Running a museum can be considered from a few angles, a triangulation that pits fiscal responsibility against a commitment to the arts and an educational contract with the public. The fiscal health of a growing art institution is, for the most part, contingent on two sources of revenue: visitor dollars, which only accounts for a small percentage of a museum’s revenue, and the larger piece of the pie: private funding. Fiscal success for a museum is tied to visitor numbers insofar as it is a sign to potential donors that the institution is a vital one.
Despite the influence arts institutions have, directly and indirectly, on a city’s economy, they rely very little on public funding. The MoMA’s previous large-scale expansion, costing nearly $900 million dollars, was bankrolled primarily by trustee donations and other charitable giving, the major source of funding for capital projects. The city contributed a mere $65 million. While for-profit companies finance investment activities by issuing equity, museums in New York have to rely on the kindness of very rich strangers. Ideally, these private interests are balanced by a taut institutional vision that strengthens a museum’s roles as cultural authority and public educator. This balancing act doesn’t always make par, depending on how deeply one believes that museums behave like Robin Hoods, taking from the rich and giving to everyone else.
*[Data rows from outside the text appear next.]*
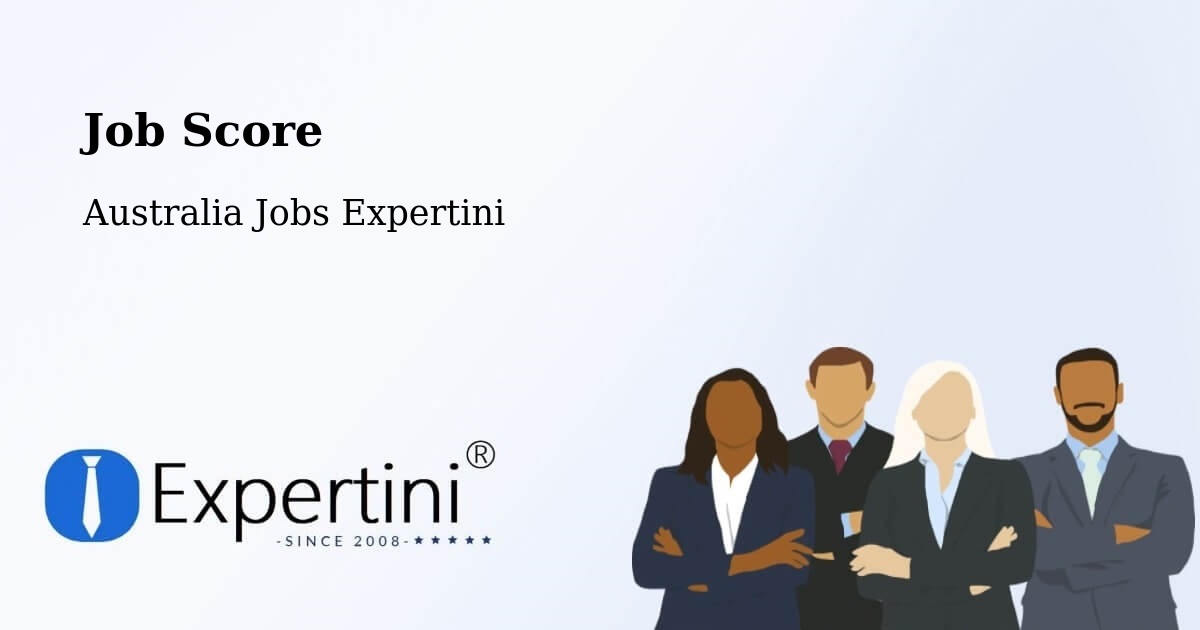 Job Score & Job Description Score Tool – Logan Central - Australia Jobs Expertini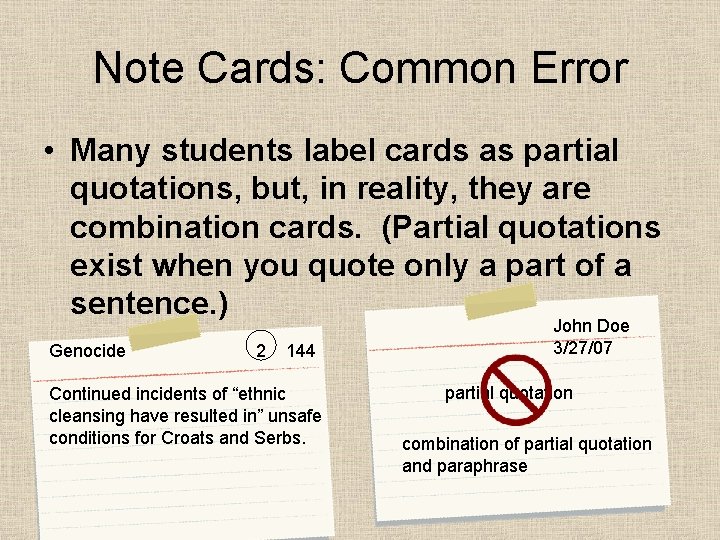 Note Cards: Common Error • Many students label cards as partial quotations, but, in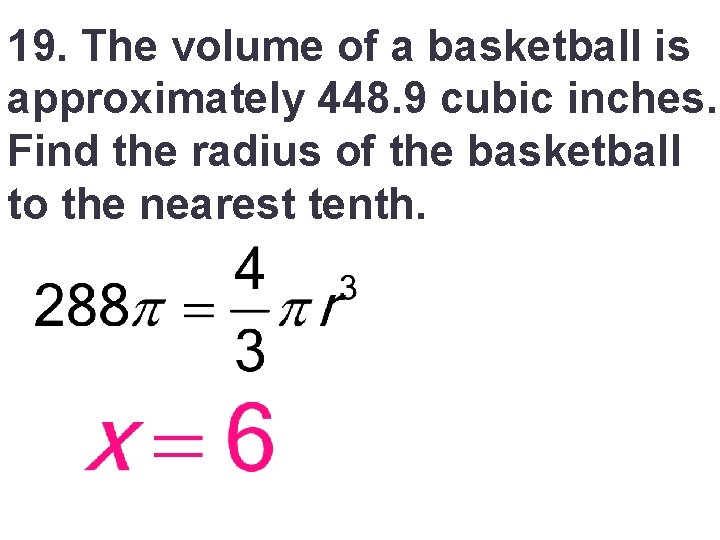 19. The volume of a basketball is approximately 448. 9 cubic inches. Find the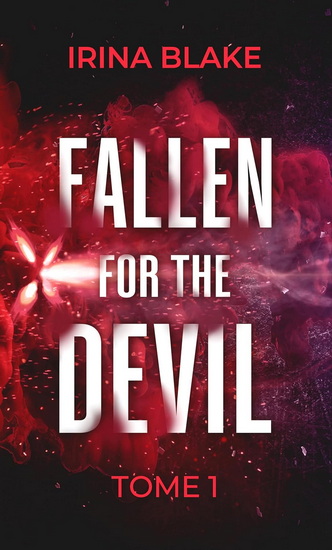 Fallen for the devil T.01 - IRINA BLAKE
The public is skeptical that museums like the MoMA are accommodating the interests of trustees, their major funders, and not us.
So, in order to compete for donor dollars, to not fall within the fledgling bottom tier, a director’s job to market a museum to visitors—by creating a brand through advertising campaigns, celebrity-architect helmed rebuilds, satellite locations, and identity appraisals, to name a few, all of which shouldn’t compromise an institutional identity but is cohesive enough to attract visitors–is no longer just an option. The question isn’t: to brand or not to brand; it’s how to brand appropriately.
Glenn Lowry has practically patented the use of branding strategies to promote a museum. Lowry has used a visitor- and donor-friendly brand to solidify the MoMA’s superstar status, a must-go for tourists. Under Lowry’s stewardship, the number of visitors to the MoMA has dramatically increased.
“If you look at how many people go to museums,” Stephan Meier, co-author of The Economics of Museums, told Quartz, “it’s a huge part of peoples’ activities but it’s limited to a handful of them. If you’re in Paris, you go to the Louvre.” Trends would suggest that funds for arts and cultural institutions will become more concentrated. It’s a winner-take-all market and certain institutions win out.”
Art historians, on the other hand, shudder when traditional notions governing the role of an art museum require reappraisal.
“In the field, branding sends shimmers down the spine of many classically trained art historians,” the consultant said, “It’s a sort of museum myopia where there is a feeling that the museum is solely for collecting, preserving and exhibiting the art when actually, museums have many businesses now: an identity business, a community business, and a communication business.”
While the Folk Art Museum has suffocated at the hands of its expansion hopes, unable to pay the bill for its ambition, Lowry continues to build his empire, drawing from a bigger and bigger constituency of donors, whose attraction to the museum’s dominance has contributed to a shift in what it takes for museums to stay relevant. The MoMA is no longer apologizing for its existence; it’s justifying its size and power. Others have taken notice. And no one wants to be left behind.